First chn is joined, and then mc. But it should be in the opposite order. By the way if I remove join method hints and use only Leading the order became exactly what was specified. Am I doing everything right? Thank you!

lucifer12346 commented 11 months ago

I've encountered the same problem. Have you got any idea about how to fix it?

ZhengtongYan commented 3 months ago

I checked your configurations and hints without finding any problems. I recommend you use the latest PostgreSQL 16.3 version and pg_hint_plan. 16.3 version could generate the correct plan with the specified join order and join algorithms in your hint.

michaelpq commented 3 weeks ago

I have little idea how to act on that.

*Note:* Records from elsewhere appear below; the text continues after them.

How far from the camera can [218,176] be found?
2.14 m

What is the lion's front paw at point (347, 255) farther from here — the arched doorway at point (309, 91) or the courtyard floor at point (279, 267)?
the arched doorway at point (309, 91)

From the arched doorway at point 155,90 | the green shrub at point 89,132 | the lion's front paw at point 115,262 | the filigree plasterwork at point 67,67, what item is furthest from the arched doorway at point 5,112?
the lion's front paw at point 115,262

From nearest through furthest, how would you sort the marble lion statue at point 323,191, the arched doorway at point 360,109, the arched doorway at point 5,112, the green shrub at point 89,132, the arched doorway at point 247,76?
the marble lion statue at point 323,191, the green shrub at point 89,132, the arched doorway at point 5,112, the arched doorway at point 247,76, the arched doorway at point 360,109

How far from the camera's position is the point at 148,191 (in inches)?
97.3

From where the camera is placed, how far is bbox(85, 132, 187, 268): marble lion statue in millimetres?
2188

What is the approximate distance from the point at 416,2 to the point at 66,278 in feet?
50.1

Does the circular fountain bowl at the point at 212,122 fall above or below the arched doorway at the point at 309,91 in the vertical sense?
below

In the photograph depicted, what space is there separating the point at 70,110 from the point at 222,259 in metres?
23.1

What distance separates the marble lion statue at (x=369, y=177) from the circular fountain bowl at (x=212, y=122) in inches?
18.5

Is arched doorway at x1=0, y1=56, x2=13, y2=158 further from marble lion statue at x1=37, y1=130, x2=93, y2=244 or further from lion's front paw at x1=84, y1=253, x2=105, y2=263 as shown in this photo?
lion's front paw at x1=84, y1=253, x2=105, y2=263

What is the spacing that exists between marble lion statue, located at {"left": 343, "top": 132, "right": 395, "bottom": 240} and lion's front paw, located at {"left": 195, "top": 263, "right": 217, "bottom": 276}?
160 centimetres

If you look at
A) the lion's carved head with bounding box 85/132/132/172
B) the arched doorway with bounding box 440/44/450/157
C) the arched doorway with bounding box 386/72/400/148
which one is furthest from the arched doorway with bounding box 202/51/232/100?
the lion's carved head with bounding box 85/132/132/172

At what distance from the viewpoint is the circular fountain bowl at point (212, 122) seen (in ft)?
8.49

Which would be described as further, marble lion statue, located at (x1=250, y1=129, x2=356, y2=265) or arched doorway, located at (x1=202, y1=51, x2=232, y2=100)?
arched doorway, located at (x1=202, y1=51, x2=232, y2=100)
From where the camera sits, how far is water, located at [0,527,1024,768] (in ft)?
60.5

Trying to use the latest version of PostgreSQL with the latest version of pg_hint_plan may help, or not.

If you think that this is a bug, please provide a self-contained test case. You are providing a big query, which is perhaps fine for you, but nobody can really act on that. For now I am closing that, if you can provide more information, please feel free to reopen or create a new ticket with more information. Thanks.